Data to use:

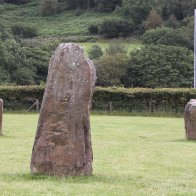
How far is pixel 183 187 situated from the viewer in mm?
12164

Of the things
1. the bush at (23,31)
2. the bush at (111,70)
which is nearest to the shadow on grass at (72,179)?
the bush at (111,70)

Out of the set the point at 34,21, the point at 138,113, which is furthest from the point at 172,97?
the point at 34,21

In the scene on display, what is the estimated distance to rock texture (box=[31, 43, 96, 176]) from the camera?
12500 mm

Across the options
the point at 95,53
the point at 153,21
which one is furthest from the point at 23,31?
the point at 95,53

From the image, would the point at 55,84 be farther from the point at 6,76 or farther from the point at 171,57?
the point at 171,57

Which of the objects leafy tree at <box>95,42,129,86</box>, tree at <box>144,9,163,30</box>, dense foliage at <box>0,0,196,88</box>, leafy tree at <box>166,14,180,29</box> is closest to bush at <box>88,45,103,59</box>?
dense foliage at <box>0,0,196,88</box>

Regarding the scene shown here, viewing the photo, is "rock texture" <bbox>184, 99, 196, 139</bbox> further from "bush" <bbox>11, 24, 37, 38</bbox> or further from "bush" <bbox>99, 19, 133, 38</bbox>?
"bush" <bbox>11, 24, 37, 38</bbox>

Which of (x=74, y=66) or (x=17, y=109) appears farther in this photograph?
(x=17, y=109)

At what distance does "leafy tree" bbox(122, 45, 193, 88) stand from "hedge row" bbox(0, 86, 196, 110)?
105ft

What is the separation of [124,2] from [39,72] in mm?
57903

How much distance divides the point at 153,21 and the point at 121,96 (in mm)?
82677

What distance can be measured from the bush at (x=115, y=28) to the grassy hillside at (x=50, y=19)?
5316 mm

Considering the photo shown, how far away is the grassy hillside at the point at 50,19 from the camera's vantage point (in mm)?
144375

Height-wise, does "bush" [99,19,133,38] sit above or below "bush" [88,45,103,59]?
above
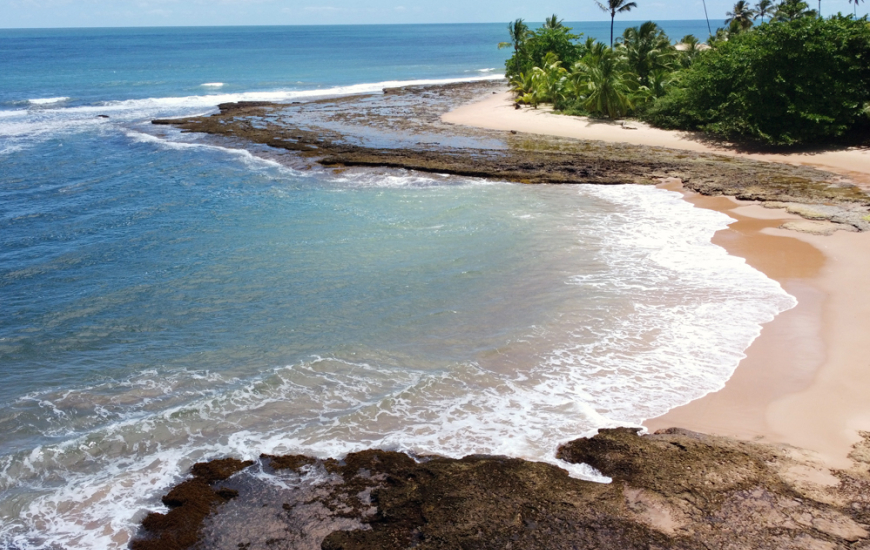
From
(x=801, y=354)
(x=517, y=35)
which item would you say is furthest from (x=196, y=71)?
(x=801, y=354)

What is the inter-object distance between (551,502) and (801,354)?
5926mm

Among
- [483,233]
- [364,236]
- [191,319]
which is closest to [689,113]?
[483,233]

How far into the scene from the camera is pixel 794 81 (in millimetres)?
22422

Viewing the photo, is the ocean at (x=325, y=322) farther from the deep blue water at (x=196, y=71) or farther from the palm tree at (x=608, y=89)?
the deep blue water at (x=196, y=71)

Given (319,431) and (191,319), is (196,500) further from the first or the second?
(191,319)

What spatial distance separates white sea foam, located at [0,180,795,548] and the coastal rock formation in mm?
430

The problem:
Render the lines from the one containing "Given (319,431) and" through the end of the material, both included, as a JSON list of strings with one string per line and blank lines omitted.

Output:
[
  "Given (319,431) and (191,319), is (196,500) further from the first or the second?",
  "(191,319)",
  "What spatial distance separates white sea foam, located at [0,180,795,548] and the coastal rock formation in mm?",
  "430"
]